Arrêt suivant en gare de banlieue avec Carax et sa « Créature des égouts » qui terrorise les jeunes nymphettes des rues et les hommes d’affaires pressés en les aspergeant de grenades. Synopsis sommaire mais jouissance sadique : Carax expulse à la figure du spectateur tous les interdits communément réprouvés comme voler les cannes d’un unijambiste ou lécher l’oreille d’une lycéenne en mini-jupe. Merde est un conglomérat de pulsions primaires qui explosent, qui n’ont pas peur d’elles-mêmes. En quelque sorte, une catharsis violente au cœur même de la cité policée et réglementée. Le parallèle est fort entre l’anarchie destructrice, presque joyeuse, et les codes rigides de la vie urbaine, cloisonnée entre prohibitions et autocensures. La jubilation qu’éprouve Carax à dynamiter les conventions est contagieuse, on en vient presque à ne pas ressentir de gêne coupable quand la Créature justifie ces méfaits par l’aspect dégoûtant, selon Elle, des yeux japonais, ces derniers lui rappelant la forme des sexes féminins.

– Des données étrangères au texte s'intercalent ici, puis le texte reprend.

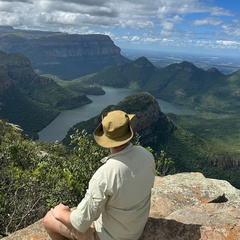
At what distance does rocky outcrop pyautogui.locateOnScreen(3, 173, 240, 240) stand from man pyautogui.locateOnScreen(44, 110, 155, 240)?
3.80ft

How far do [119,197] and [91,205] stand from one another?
18.9 inches

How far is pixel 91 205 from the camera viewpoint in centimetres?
493

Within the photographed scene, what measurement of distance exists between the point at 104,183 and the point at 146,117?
4027 inches

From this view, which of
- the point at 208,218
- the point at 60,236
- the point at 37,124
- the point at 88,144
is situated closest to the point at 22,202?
the point at 88,144

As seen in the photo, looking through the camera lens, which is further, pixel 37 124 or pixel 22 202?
pixel 37 124

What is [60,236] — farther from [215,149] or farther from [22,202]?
[215,149]

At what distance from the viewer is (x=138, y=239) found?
6.28 meters

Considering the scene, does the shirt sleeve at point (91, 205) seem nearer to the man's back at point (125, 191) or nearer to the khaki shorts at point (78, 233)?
the man's back at point (125, 191)

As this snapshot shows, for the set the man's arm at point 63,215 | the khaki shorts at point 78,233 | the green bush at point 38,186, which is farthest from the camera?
A: the green bush at point 38,186

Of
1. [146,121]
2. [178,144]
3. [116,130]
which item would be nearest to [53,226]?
[116,130]

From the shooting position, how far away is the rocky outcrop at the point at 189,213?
250 inches

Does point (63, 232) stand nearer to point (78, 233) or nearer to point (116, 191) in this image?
point (78, 233)

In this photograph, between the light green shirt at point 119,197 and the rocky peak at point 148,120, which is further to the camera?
the rocky peak at point 148,120

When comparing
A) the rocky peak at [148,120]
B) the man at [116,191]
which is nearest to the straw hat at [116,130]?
the man at [116,191]
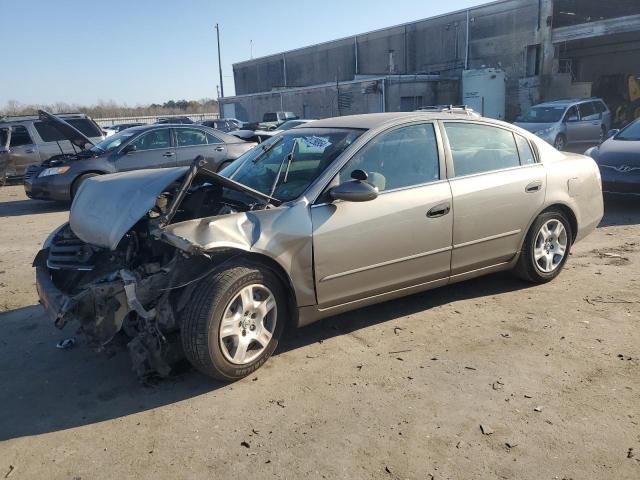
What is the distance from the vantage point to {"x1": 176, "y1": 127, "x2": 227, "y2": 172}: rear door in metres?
Answer: 11.0

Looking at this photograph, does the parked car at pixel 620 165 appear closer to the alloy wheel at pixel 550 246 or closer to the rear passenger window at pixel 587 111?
the alloy wheel at pixel 550 246

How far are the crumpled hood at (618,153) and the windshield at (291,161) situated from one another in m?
5.94

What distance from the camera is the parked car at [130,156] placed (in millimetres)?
10320

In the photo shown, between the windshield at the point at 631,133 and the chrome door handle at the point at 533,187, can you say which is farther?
the windshield at the point at 631,133

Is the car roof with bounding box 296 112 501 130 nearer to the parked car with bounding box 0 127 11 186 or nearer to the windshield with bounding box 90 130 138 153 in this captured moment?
the windshield with bounding box 90 130 138 153

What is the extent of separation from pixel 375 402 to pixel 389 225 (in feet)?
4.39

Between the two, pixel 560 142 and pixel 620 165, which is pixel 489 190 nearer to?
pixel 620 165

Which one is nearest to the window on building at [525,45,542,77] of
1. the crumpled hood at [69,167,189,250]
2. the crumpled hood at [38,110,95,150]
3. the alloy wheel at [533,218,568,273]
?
the alloy wheel at [533,218,568,273]

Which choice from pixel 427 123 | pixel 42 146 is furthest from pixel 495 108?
pixel 427 123

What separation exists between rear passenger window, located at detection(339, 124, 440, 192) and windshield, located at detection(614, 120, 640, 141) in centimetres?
634

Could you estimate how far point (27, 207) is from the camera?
11391 millimetres

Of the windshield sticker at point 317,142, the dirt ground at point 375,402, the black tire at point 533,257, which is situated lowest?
the dirt ground at point 375,402

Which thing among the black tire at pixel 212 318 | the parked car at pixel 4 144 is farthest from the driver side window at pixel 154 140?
the black tire at pixel 212 318

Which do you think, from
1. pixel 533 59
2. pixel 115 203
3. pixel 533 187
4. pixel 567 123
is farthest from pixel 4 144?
pixel 533 59
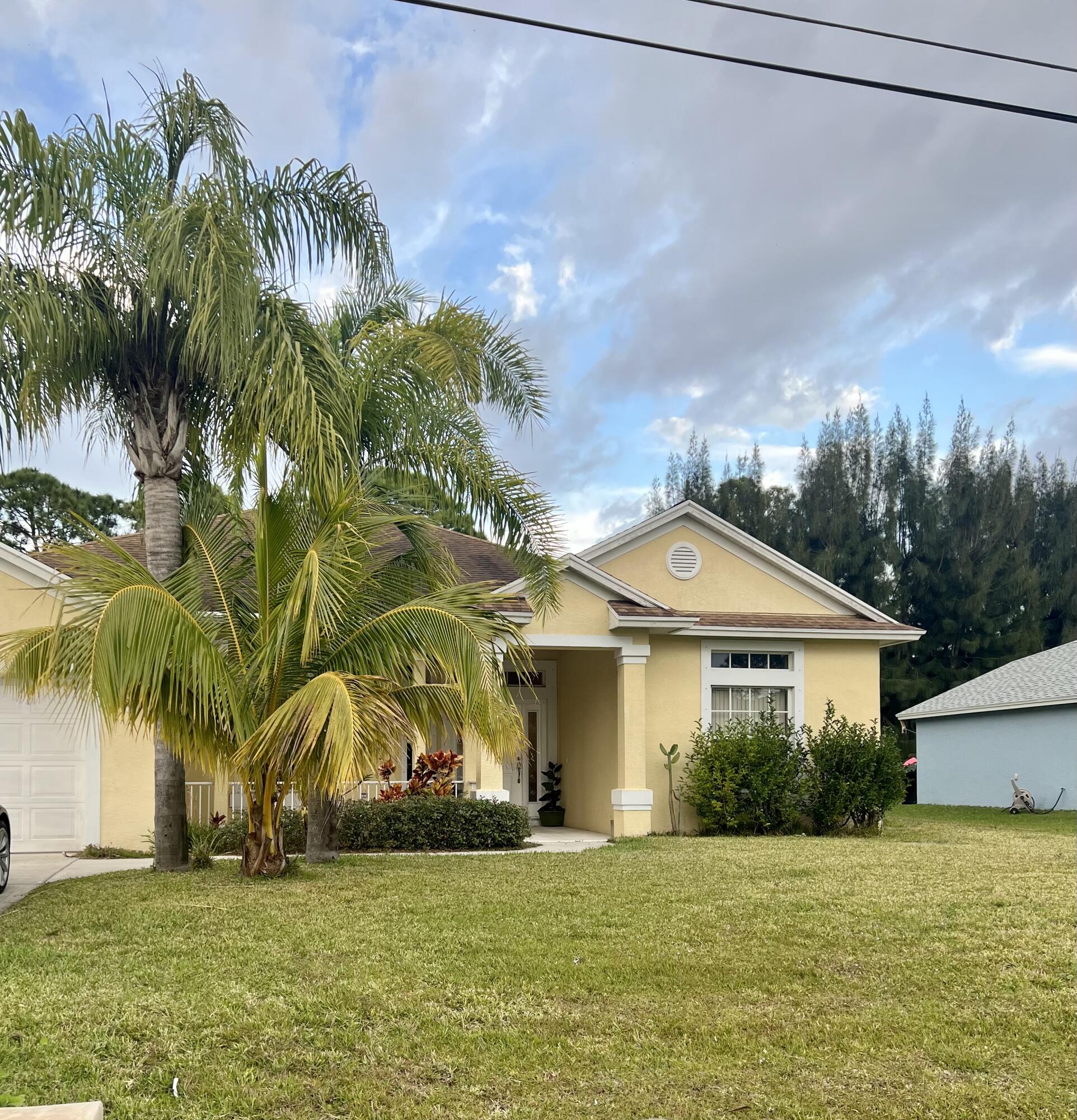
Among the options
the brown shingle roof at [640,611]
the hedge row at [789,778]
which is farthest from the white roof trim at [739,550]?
the hedge row at [789,778]

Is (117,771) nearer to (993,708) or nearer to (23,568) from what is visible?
(23,568)

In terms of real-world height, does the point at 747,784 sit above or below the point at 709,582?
below

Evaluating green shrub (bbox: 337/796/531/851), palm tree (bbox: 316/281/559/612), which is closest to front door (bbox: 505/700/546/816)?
green shrub (bbox: 337/796/531/851)

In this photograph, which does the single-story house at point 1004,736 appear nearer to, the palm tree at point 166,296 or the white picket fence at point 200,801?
the white picket fence at point 200,801

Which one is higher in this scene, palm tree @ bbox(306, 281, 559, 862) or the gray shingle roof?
palm tree @ bbox(306, 281, 559, 862)

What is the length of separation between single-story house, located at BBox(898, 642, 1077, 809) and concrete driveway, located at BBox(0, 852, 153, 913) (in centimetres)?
1947

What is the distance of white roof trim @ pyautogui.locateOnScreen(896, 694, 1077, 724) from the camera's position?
23984 mm

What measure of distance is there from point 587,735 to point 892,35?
1318cm

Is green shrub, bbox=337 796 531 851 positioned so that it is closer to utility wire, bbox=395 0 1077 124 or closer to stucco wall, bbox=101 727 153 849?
stucco wall, bbox=101 727 153 849

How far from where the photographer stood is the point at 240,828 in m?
13.4

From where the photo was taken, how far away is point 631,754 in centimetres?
1580

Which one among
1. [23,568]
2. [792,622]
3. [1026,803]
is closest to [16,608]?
[23,568]

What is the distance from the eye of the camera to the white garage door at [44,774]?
46.2 ft

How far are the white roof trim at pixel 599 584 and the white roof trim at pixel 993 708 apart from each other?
12.4 meters
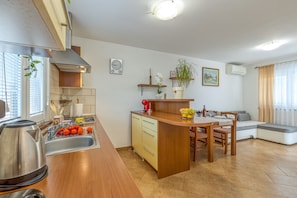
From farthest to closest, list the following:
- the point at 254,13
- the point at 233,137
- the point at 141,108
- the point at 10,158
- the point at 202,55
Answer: the point at 202,55, the point at 141,108, the point at 233,137, the point at 254,13, the point at 10,158

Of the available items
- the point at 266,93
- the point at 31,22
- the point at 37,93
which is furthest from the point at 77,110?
the point at 266,93

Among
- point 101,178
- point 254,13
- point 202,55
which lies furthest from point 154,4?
point 202,55

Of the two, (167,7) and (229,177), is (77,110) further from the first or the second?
(229,177)

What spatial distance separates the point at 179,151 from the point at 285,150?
2.84 meters

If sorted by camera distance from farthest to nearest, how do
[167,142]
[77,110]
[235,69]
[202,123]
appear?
[235,69] → [77,110] → [167,142] → [202,123]

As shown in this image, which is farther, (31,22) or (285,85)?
(285,85)

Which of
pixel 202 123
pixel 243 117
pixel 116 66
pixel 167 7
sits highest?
pixel 167 7

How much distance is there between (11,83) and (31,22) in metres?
1.05

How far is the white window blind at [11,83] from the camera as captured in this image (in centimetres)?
107

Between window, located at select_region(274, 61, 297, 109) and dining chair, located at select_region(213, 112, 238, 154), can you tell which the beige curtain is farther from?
dining chair, located at select_region(213, 112, 238, 154)

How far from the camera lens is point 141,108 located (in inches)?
137

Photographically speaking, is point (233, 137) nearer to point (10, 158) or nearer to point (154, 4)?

Joon-ho Bong esquisse un regard moins offensif et outré, mais pas moins saillant avec Shaking Tokyo. Un jeune homme est hikikomori depuis une dizaine d’années : il a décidé de se retirer de la vie sociale, emmuré dans sa maison sans autre contact extérieur que celui, intermittent, d’une livreuse de pizzas. Même propos sur la solitude et le désir de singularité parmi la multitude : se métamorphoser en objet chez Gondry, tuer les passants en diffusant la terreur chez Carax, se réfugier dans le mutisme aliénant chez Bong. Même but également : se différencier du commun des mortels, englué dans les méandres de l’existence sociale. Il est signifiant que les trois auteurs se soient consacrés au même thème, celui du refus de la communauté, synonyme d’uniformisation et de déshumanisation. Le film de Bong est sans doute celui qui installe le plus finement son atmosphère en prenant le temps de poser son histoire et son ambiance dans des teintes de gris feutrés et cliniques, tandis que Gondry ronronne un peu en retrait des trois autres, et que Carax nous administre sa rage avec éclat.
Il ressort de la jonction de ses trois films une surprenante unité de propos qui rend justice au projet, plus cohérent et organique qu’il n’y paraît. Loin d’être un panégyrique lénifiant à la gloire de la mégalopole, les trois films se concentrent plus sur la mélancolie, diffuse ou abrupte, découlant de la mise à distance des émotions et des affects au profit de la technicité moderne. La question est alors de déterminer si le l’intention finale est de tirer un instantané dépressif et cynique de la situation contemporaine, ou d’exhorter à réinventer les tissus d’une société en crise. Qu’importe le côté vers lequel la balance s’oriente, l’expérience est une franche réussite à saluer.